WORK TO DO: Return, word for word, everything in the records below from the line containing "Starting at closest" down to the end of the records, both ends included. Leave the pictures out of your answer.
--- Begin DATA EXTRACT ---
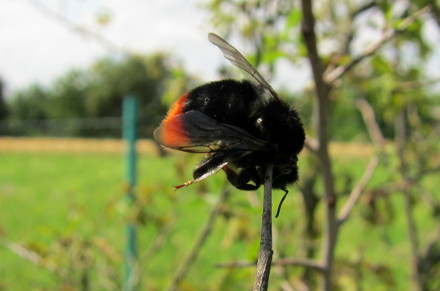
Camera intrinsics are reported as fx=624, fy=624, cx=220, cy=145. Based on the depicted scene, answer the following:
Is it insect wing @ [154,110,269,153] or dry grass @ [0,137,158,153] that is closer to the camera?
insect wing @ [154,110,269,153]

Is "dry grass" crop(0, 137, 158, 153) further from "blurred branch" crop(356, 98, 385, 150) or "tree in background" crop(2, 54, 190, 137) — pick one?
"blurred branch" crop(356, 98, 385, 150)

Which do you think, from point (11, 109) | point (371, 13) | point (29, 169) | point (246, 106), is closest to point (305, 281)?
Result: point (371, 13)

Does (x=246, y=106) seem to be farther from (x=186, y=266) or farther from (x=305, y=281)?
(x=305, y=281)

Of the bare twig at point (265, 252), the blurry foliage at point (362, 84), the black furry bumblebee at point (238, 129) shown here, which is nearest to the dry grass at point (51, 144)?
the blurry foliage at point (362, 84)

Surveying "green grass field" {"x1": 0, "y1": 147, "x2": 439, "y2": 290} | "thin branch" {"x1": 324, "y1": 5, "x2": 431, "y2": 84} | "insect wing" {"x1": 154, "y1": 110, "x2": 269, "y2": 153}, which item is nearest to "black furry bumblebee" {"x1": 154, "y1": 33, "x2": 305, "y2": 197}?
"insect wing" {"x1": 154, "y1": 110, "x2": 269, "y2": 153}

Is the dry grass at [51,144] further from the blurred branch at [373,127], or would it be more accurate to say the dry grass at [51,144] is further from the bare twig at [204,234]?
the bare twig at [204,234]

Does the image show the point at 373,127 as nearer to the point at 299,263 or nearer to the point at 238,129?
the point at 299,263
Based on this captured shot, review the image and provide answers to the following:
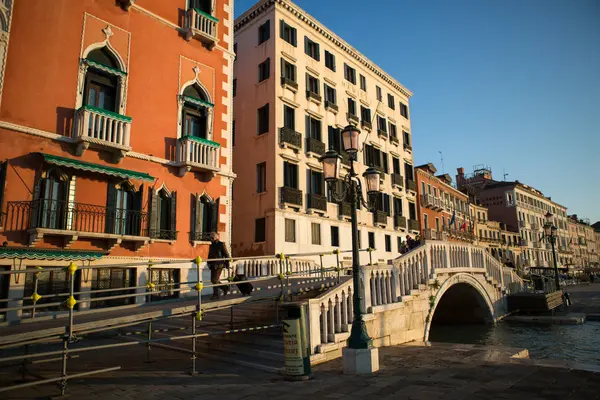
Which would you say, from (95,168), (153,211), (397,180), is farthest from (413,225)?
(95,168)

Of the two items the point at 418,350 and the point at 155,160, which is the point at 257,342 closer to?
the point at 418,350

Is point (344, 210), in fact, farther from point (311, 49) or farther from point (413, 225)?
point (311, 49)

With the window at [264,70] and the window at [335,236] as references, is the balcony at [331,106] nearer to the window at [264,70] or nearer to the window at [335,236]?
the window at [264,70]

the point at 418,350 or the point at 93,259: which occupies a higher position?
the point at 93,259

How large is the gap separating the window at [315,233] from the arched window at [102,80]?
13.4 metres

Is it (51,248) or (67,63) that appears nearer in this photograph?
(51,248)

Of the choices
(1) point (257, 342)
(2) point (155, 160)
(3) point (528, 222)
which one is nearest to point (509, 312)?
(1) point (257, 342)

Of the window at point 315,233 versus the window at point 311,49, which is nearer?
the window at point 315,233

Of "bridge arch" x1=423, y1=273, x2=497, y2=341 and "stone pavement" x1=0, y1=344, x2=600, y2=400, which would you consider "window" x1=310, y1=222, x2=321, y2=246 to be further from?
"stone pavement" x1=0, y1=344, x2=600, y2=400

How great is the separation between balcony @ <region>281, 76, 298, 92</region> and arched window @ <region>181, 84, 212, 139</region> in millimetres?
8665

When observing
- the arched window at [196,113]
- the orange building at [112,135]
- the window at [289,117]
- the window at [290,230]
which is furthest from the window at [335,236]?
the arched window at [196,113]

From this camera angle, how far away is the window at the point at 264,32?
→ 24.0 metres

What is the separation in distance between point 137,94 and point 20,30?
3.51 meters

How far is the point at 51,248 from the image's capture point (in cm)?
1098
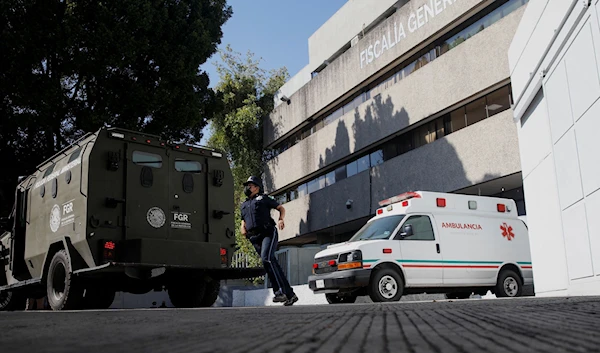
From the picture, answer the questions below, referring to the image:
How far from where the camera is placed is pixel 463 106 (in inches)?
684

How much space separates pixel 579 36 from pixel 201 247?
6635 millimetres

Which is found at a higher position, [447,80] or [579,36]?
[447,80]

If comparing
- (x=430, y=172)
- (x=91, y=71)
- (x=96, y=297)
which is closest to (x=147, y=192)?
(x=96, y=297)

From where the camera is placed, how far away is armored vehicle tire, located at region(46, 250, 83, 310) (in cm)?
887

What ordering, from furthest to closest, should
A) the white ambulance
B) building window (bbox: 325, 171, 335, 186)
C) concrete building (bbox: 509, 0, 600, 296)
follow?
building window (bbox: 325, 171, 335, 186) → the white ambulance → concrete building (bbox: 509, 0, 600, 296)

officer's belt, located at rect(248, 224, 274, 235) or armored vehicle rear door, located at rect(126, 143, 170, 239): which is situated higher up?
armored vehicle rear door, located at rect(126, 143, 170, 239)

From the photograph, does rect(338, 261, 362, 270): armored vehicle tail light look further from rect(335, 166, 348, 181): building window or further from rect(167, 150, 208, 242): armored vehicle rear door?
rect(335, 166, 348, 181): building window

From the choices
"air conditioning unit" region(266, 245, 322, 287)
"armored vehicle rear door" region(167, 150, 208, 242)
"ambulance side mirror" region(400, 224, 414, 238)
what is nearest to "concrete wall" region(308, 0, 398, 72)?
"air conditioning unit" region(266, 245, 322, 287)

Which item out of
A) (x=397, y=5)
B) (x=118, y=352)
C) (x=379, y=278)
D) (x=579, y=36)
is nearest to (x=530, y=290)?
(x=379, y=278)

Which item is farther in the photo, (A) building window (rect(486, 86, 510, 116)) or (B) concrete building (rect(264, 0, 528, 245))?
(B) concrete building (rect(264, 0, 528, 245))

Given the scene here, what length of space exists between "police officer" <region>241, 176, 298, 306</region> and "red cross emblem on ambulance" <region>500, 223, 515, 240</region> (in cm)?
574

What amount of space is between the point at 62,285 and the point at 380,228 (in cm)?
602

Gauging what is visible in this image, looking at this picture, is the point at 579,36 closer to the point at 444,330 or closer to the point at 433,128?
the point at 444,330

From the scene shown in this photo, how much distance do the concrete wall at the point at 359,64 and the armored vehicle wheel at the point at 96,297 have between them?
11848mm
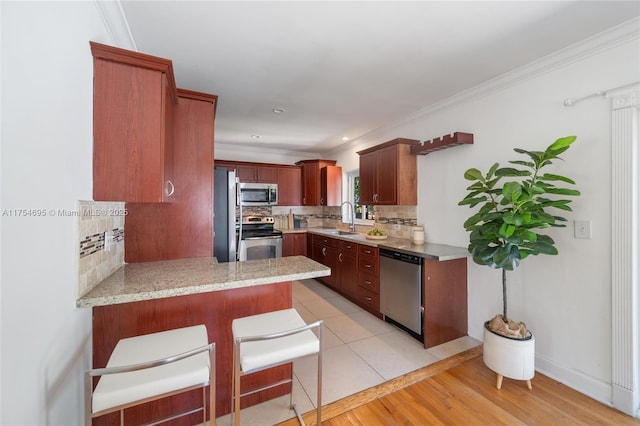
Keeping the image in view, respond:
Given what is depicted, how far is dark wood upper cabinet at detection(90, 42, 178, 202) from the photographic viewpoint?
1369mm

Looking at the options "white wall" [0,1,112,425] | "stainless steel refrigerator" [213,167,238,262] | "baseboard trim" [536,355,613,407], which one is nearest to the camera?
"white wall" [0,1,112,425]

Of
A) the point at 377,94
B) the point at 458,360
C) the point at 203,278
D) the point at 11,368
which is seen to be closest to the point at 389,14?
the point at 377,94

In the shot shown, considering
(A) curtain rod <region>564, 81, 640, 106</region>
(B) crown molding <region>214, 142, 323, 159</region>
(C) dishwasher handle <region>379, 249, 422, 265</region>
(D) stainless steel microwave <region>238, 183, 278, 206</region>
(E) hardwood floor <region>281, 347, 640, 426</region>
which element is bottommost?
(E) hardwood floor <region>281, 347, 640, 426</region>

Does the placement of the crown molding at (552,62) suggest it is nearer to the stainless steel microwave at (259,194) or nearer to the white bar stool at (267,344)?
the white bar stool at (267,344)

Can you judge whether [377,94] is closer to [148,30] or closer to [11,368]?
[148,30]

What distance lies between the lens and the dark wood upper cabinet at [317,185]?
A: 16.6ft

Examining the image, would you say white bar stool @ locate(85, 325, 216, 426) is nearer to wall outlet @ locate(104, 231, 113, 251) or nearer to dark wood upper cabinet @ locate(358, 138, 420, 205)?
wall outlet @ locate(104, 231, 113, 251)

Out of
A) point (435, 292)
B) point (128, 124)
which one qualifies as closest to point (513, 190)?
point (435, 292)

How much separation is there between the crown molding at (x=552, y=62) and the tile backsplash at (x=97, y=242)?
3299 millimetres

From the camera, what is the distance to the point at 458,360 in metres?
2.32

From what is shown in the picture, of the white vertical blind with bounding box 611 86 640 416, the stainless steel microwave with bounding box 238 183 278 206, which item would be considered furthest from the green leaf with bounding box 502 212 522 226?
the stainless steel microwave with bounding box 238 183 278 206

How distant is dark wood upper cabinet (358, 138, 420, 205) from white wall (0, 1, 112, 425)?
2.94 m

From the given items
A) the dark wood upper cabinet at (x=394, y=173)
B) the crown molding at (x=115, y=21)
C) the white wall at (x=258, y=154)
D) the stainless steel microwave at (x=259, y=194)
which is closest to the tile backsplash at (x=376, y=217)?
the dark wood upper cabinet at (x=394, y=173)

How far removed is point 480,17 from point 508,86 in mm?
1051
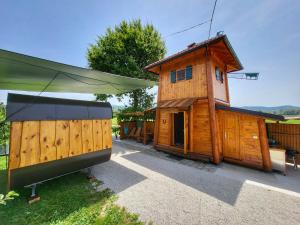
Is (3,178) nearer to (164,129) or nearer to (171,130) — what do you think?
(164,129)

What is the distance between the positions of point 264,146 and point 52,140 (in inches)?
316

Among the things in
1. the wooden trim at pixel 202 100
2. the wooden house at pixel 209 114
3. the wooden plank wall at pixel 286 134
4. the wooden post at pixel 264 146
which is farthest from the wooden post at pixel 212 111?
the wooden plank wall at pixel 286 134

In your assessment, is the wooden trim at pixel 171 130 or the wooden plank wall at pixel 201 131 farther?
the wooden trim at pixel 171 130

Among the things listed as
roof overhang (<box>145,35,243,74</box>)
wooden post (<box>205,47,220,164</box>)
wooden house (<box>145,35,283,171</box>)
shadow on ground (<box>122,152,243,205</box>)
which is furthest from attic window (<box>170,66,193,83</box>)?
shadow on ground (<box>122,152,243,205</box>)

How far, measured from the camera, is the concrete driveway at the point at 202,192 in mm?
3158

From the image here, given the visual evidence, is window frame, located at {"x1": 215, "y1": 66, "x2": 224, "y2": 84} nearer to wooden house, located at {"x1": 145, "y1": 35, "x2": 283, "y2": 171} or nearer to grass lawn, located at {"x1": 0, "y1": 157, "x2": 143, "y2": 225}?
wooden house, located at {"x1": 145, "y1": 35, "x2": 283, "y2": 171}

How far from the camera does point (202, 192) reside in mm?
4156

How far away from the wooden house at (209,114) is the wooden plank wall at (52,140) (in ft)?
14.9

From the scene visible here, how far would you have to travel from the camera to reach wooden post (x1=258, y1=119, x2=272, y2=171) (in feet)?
19.8

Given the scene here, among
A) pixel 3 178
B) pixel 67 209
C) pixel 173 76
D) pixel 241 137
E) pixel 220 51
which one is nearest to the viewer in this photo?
pixel 67 209

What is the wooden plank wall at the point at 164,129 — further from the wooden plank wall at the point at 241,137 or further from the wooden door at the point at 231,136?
the wooden door at the point at 231,136

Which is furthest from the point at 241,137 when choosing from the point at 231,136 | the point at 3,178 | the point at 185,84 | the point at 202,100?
the point at 3,178

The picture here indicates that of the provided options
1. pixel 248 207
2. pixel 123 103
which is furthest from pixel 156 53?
pixel 248 207

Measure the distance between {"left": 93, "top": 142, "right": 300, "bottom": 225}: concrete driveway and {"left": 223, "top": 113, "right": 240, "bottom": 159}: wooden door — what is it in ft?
2.56
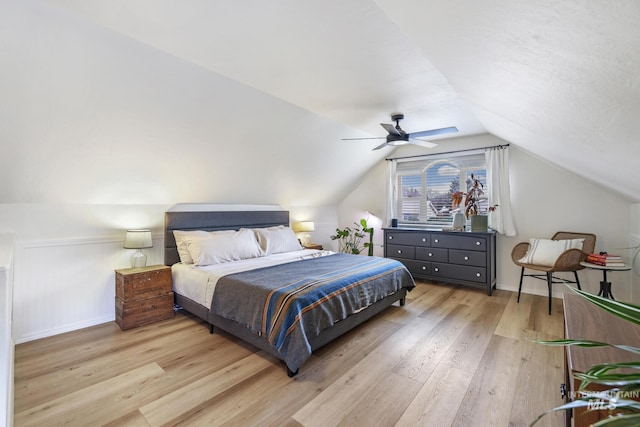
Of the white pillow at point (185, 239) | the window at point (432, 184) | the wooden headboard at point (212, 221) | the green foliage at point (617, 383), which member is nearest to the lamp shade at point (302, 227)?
the wooden headboard at point (212, 221)

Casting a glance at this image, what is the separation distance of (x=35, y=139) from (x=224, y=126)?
1.51 meters

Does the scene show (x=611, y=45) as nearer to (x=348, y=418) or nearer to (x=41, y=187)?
(x=348, y=418)

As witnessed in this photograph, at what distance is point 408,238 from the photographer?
15.6ft

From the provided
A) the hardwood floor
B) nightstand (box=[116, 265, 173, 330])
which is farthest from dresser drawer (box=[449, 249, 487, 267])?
nightstand (box=[116, 265, 173, 330])

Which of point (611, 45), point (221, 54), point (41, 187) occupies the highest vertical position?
point (221, 54)

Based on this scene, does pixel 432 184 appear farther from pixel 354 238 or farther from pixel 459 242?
pixel 354 238

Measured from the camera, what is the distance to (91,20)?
6.02 feet

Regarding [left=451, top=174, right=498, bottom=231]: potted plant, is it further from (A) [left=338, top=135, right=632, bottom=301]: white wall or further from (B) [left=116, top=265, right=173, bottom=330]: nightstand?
(B) [left=116, top=265, right=173, bottom=330]: nightstand

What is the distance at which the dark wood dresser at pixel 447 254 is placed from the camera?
407 cm

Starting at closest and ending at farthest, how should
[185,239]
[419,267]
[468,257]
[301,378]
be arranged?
[301,378] → [185,239] → [468,257] → [419,267]

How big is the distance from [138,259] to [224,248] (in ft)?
3.08

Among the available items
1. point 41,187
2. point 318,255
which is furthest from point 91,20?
point 318,255

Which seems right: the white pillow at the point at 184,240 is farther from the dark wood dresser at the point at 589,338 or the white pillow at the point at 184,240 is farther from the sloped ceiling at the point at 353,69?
the dark wood dresser at the point at 589,338

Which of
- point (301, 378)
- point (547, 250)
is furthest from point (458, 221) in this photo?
point (301, 378)
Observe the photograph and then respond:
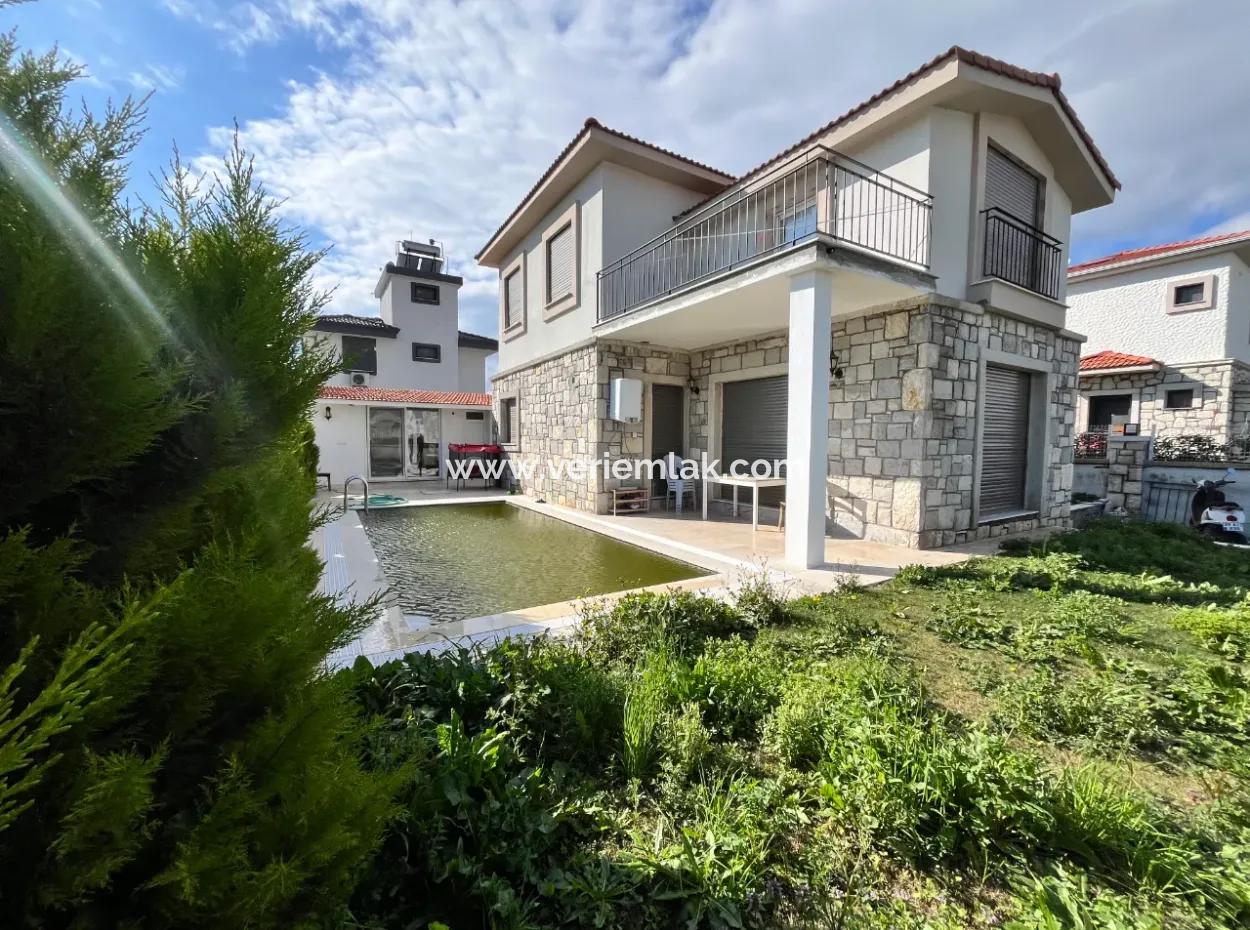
--- End DATA EXTRACT ---
SOLUTION FOR THIS PROBLEM:
Starting at closest and ending at farthest, how should
[185,239]
[419,267]
[468,257]
[301,378]
be arranged?
[301,378] → [185,239] → [468,257] → [419,267]

How big is the distance from [138,259] to [224,248] (in ft)?
3.08

Among the available items
1. point 41,187
2. point 318,255
which is furthest from point 91,20?
point 318,255

Which seems right: the white pillow at the point at 184,240 is farther from the dark wood dresser at the point at 589,338 or the white pillow at the point at 184,240 is farther from the sloped ceiling at the point at 353,69?
the dark wood dresser at the point at 589,338

Which of
- point (301, 378)
- point (547, 250)
is furthest from point (458, 221) in this photo?
point (301, 378)
Observe the photograph and then respond:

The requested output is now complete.